Leader: Sarbanes-Oxley - another law to ignore?

"Like you can't legislate for morality, you can't legislate for good behaviour."

These were the words of Wes Rehm, senior vice president for SAS, pointing out that all the business intelligence and management software in the world plus the most obedient adherence to the letter of Sarbanes-Oxley and other compliance laws will not eliminate fraud and corporate corruption altogether. "But it will raise the bar," he added, during an interview with silicon.com earlier this week.

Rehm is not alone. Most people within the industry - and wider world - accept that legislation does not stop crimes happening. But hopefully it makes them less frequent and will make it easier to answer questions such as 'Why?', 'Who?' and 'How?'

Lynn Brewer, corporate whistleblower at Enron, claimed yesterday that corporate corruption is still rife. Sarbanes-Oxley in her opinion is long overdue but at every stage of the legislative procedure and pawing section-by-section over the finished Act it is possible to see the opportunity for those who have no intentions of reining in their criminal activity.

Many criticise measures such as secure, auditable and monitored communications, for example, highlighting the 'stepping out of the office for a coffee' tactics which could easily by-pass such systems, given the proliferation of internet cafes.
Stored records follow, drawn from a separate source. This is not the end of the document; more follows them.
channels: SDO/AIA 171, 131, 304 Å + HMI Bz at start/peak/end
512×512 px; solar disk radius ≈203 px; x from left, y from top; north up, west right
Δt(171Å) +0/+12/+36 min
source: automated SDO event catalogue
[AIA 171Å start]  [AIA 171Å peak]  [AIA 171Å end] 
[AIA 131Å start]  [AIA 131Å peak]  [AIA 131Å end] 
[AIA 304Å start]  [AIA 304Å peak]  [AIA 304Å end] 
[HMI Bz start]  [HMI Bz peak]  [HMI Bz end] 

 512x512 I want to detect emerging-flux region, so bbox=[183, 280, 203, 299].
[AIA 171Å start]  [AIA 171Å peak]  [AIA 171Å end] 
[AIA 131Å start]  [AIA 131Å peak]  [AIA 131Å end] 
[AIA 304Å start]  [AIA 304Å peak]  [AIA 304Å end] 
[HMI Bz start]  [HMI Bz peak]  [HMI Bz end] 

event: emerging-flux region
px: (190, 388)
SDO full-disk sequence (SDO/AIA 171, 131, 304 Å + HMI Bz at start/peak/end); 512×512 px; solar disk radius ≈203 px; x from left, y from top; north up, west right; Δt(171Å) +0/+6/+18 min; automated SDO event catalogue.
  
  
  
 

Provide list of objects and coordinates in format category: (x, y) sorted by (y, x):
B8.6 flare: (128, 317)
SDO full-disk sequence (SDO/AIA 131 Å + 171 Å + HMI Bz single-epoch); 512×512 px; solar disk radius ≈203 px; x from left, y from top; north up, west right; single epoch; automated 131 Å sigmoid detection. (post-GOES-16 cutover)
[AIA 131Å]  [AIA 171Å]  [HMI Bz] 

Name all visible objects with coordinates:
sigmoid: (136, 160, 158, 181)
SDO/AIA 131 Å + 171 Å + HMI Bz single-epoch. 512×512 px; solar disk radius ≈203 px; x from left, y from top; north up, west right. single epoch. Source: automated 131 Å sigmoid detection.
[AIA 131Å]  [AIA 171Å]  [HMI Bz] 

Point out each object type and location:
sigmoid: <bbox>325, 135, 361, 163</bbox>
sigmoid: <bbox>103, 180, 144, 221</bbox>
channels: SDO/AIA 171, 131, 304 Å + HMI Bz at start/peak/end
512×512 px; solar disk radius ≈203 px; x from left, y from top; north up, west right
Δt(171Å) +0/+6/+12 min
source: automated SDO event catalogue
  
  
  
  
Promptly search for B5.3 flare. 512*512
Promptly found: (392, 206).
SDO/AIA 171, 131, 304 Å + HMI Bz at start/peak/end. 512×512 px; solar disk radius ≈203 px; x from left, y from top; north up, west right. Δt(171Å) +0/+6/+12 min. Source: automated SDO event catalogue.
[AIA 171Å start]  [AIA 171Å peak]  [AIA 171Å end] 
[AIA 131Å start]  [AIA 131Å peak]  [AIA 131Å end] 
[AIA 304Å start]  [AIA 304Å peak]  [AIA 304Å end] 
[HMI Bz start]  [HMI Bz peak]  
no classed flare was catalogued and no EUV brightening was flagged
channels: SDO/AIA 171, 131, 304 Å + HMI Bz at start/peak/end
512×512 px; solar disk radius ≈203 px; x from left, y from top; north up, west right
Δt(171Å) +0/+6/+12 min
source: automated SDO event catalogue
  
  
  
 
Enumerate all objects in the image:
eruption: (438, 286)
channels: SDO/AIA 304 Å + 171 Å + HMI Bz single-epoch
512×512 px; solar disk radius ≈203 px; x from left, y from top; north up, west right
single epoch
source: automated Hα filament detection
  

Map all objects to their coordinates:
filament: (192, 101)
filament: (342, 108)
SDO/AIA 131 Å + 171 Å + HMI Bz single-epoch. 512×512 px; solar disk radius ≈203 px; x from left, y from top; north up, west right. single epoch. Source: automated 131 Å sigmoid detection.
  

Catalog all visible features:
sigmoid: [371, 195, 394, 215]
But many of the reasons for implementing Sarbanes-Oxley compliance are to do not with prevention but with accountability.

With execs now at risk from prison sentences and heavy fines if they are found in breach of compliance regulations there are some very compelling reasons for ensuring their houses are in order.

We shouldn't assume breaches of compliance regulation will only be revealed once the whistle is blown and a serious fraud revealed - many may come to light through standard auditing practices - but if a crime has occurred then companies need to be able to show that all reasonable measures were in place to prevent it happening 'on their watch' and to aggregate effectively all relevant data to expose the audit trail of criminal activity and identify the source.

Sarbanes-Oxley includes a large slice of back-covering and a provision for proving 'it wasn't me'.

To use an example, Nick Leeson was the rogue trader at the heart of the Baring's merchant bank collapse. Were his bosses to blame? It has been argued they were negligent in terms of not having to hand enough real-time data about his mysterious clients and the origin of the large sums of money moving through the Singapore and Japan derivatives exchanges.

Sarbanes-Oxley will, in theory, ensure companies have all possible data and have taken all reasonable measures to comply. But will SOX ensure the likes of Nick Leeson are eliminated altogether from the system? Not at all. Should companies be ensuring they do all they can to limit their risk? Absolutely.